⟨

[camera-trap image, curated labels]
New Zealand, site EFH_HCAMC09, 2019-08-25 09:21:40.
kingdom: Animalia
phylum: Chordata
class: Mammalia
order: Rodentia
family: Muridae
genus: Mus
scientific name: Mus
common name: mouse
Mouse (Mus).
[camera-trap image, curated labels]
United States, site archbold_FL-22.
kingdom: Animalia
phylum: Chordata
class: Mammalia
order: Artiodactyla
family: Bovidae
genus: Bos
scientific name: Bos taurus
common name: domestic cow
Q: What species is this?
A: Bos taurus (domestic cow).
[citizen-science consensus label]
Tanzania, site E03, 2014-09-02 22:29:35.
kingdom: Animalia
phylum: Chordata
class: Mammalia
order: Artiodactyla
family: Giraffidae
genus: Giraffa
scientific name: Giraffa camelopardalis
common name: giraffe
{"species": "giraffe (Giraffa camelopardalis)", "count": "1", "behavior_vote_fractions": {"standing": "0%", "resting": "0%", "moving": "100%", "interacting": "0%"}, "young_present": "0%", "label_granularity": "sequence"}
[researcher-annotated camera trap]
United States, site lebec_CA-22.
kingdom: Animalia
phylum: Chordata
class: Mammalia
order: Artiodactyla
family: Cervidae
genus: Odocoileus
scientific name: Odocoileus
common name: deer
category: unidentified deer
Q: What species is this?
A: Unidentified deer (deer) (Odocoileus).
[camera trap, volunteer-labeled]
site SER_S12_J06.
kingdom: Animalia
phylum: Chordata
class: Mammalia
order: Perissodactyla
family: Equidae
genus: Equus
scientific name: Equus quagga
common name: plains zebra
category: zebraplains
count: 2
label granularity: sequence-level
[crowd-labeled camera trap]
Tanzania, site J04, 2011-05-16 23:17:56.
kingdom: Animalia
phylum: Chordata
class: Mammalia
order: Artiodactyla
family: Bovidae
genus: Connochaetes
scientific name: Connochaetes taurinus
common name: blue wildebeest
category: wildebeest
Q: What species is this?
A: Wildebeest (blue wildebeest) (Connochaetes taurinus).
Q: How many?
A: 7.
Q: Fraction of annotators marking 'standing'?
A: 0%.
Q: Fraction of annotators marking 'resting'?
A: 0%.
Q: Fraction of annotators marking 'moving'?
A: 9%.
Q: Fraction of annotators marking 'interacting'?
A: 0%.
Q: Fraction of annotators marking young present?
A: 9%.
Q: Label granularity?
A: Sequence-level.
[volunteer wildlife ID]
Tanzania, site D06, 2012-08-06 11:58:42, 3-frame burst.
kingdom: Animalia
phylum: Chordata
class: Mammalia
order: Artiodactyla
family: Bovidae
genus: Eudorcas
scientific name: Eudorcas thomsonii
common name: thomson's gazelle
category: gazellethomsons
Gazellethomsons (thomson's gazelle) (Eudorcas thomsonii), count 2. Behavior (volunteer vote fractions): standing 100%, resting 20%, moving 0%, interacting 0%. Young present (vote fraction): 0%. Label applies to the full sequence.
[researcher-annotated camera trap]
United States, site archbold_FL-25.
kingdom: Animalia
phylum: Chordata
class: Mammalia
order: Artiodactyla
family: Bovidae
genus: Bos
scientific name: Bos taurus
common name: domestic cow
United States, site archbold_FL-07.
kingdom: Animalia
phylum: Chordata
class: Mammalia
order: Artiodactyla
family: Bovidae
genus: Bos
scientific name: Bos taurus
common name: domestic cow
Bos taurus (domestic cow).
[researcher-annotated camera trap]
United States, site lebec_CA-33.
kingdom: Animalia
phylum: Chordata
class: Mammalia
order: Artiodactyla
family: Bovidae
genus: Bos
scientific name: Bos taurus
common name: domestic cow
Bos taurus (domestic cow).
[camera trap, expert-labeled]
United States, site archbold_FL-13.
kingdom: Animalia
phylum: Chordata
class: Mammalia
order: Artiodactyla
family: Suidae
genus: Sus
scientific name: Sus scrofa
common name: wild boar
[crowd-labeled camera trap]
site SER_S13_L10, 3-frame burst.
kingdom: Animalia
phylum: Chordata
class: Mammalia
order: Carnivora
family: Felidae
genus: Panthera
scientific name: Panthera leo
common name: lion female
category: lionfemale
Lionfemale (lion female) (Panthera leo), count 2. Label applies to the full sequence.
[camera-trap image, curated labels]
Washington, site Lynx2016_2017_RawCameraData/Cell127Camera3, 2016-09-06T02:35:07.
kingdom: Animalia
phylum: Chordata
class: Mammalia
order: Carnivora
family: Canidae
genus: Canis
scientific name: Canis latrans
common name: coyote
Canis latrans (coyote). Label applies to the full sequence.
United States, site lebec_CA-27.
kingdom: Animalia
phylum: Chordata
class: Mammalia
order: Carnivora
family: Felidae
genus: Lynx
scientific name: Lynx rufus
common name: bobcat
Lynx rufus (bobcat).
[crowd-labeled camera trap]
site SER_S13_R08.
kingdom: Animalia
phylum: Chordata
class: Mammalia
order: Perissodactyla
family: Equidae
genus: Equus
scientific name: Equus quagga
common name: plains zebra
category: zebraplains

⟩

- TASK STATEMENT -
An exact reproduction of the listing is required, covering every entry.

- YOUR SOLUTION -
[camera-trap image, curated labels]
New Zealand, site EFH_HCAMC09, 2019-08-25 09:21:40.
kingdom: Animalia
phylum: Chordata
class: Mammalia
order: Rodentia
family: Muridae
genus: Mus
scientific name: Mus
common name: mouse
Mouse (Mus).
[camera-trap image, curated labels]
United States, site archbold_FL-22.
kingdom: Animalia
phylum: Chordata
class: Mammalia
order: Artiodactyla
family: Bovidae
genus: Bos
scientific name: Bos taurus
common name: domestic cow
Q: What species is this?
A: Bos taurus (domestic cow).
[citizen-science consensus label]
Tanzania, site E03, 2014-09-02 22:29:35.
kingdom: Animalia
phylum: Chordata
class: Mammalia
order: Artiodactyla
family: Giraffidae
genus: Giraffa
scientific name: Giraffa camelopardalis
common name: giraffe
{"species": "giraffe (Giraffa camelopardalis)", "count": "1", "behavior_vote_fractions": {"standing": "0%", "resting": "0%", "moving": "100%", "interacting": "0%"}, "young_present": "0%", "label_granularity": "sequence"}
[researcher-annotated camera trap]
United States, site lebec_CA-22.
kingdom: Animalia
phylum: Chordata
class: Mammalia
order: Artiodactyla
family: Cervidae
genus: Odocoileus
scientific name: Odocoileus
common name: deer
category: unidentified deer
Q: What species is this?
A: Unidentified deer (deer) (Odocoileus).
[camera trap, volunteer-labeled]
site SER_S12_J06.
kingdom: Animalia
phylum: Chordata
class: Mammalia
order: Perissodactyla
family: Equidae
genus: Equus
scientific name: Equus quagga
common name: plains zebra
category: zebraplains
count: 2
label granularity: sequence-level
[crowd-labeled camera trap]
Tanzania, site J04, 2011-05-16 23:17:56.
kingdom: Animalia
phylum: Chordata
class: Mammalia
order: Artiodactyla
family: Bovidae
genus: Connochaetes
scientific name: Connochaetes taurinus
common name: blue wildebeest
category: wildebeest
Q: What species is this?
A: Wildebeest (blue wildebeest) (Connochaetes taurinus).
Q: How many?
A: 7.
Q: Fraction of annotators marking 'standing'?
A: 0%.
Q: Fraction of annotators marking 'resting'?
A: 0%.
Q: Fraction of annotators marking 'moving'?
A: 9%.
Q: Fraction of annotators marking 'interacting'?
A: 0%.
Q: Fraction of annotators marking young present?
A: 9%.
Q: Label granularity?
A: Sequence-level.
[volunteer wildlife ID]
Tanzania, site D06, 2012-08-06 11:58:42, 3-frame burst.
kingdom: Animalia
phylum: Chordata
class: Mammalia
order: Artiodactyla
family: Bovidae
genus: Eudorcas
scientific name: Eudorcas thomsonii
common name: thomson's gazelle
category: gazellethomsons
Gazellethomsons (thomson's gazelle) (Eudorcas thomsonii), count 2. Behavior (volunteer vote fractions): standing 100%, resting 20%, moving 0%, interacting 0%. Young present (vote fraction): 0%. Label applies to the full sequence.
[researcher-annotated camera trap]
United States, site archbold_FL-25.
kingdom: Animalia
phylum: Chordata
class: Mammalia
order: Artiodactyla
family: Bovidae
genus: Bos
scientific name: Bos taurus
common name: domestic cow
United States, site archbold_FL-07.
kingdom: Animalia
phylum: Chordata
class: Mammalia
order: Artiodactyla
family: Bovidae
genus: Bos
scientific name: Bos taurus
common name: domestic cow
Bos taurus (domestic cow).
[researcher-annotated camera trap]
United States, site lebec_CA-33.
kingdom: Animalia
phylum: Chordata
class: Mammalia
order: Artiodactyla
family: Bovidae
genus: Bos
scientific name: Bos taurus
common name: domestic cow
Bos taurus (domestic cow).
[camera trap, expert-labeled]
United States, site archbold_FL-13.
kingdom: Animalia
phylum: Chordata
class: Mammalia
order: Artiodactyla
family: Suidae
genus: Sus
scientific name: Sus scrofa
common name: wild boar
[crowd-labeled camera trap]
site SER_S13_L10, 3-frame burst.
kingdom: Animalia
phylum: Chordata
class: Mammalia
order: Carnivora
family: Felidae
genus: Panthera
scientific name: Panthera leo
common name: lion female
category: lionfemale
Lionfemale (lion female) (Panthera leo), count 2. Label applies to the full sequence.
[camera-trap image, curated labels]
Washington, site Lynx2016_2017_RawCameraData/Cell127Camera3, 2016-09-06T02:35:07.
kingdom: Animalia
phylum: Chordata
class: Mammalia
order: Carnivora
family: Canidae
genus: Canis
scientific name: Canis latrans
common name: coyote
Canis latrans (coyote). Label applies to the full sequence.
United States, site lebec_CA-27.
kingdom: Animalia
phylum: Chordata
class: Mammalia
order: Carnivora
family: Felidae
genus: Lynx
scientific name: Lynx rufus
common name: bobcat
Lynx rufus (bobcat).
[crowd-labeled camera trap]
site SER_S13_R08.
kingdom: Animalia
phylum: Chordata
class: Mammalia
order: Perissodactyla
family: Equidae
genus: Equus
scientific name: Equus quagga
common name: plains zebra
category: zebraplains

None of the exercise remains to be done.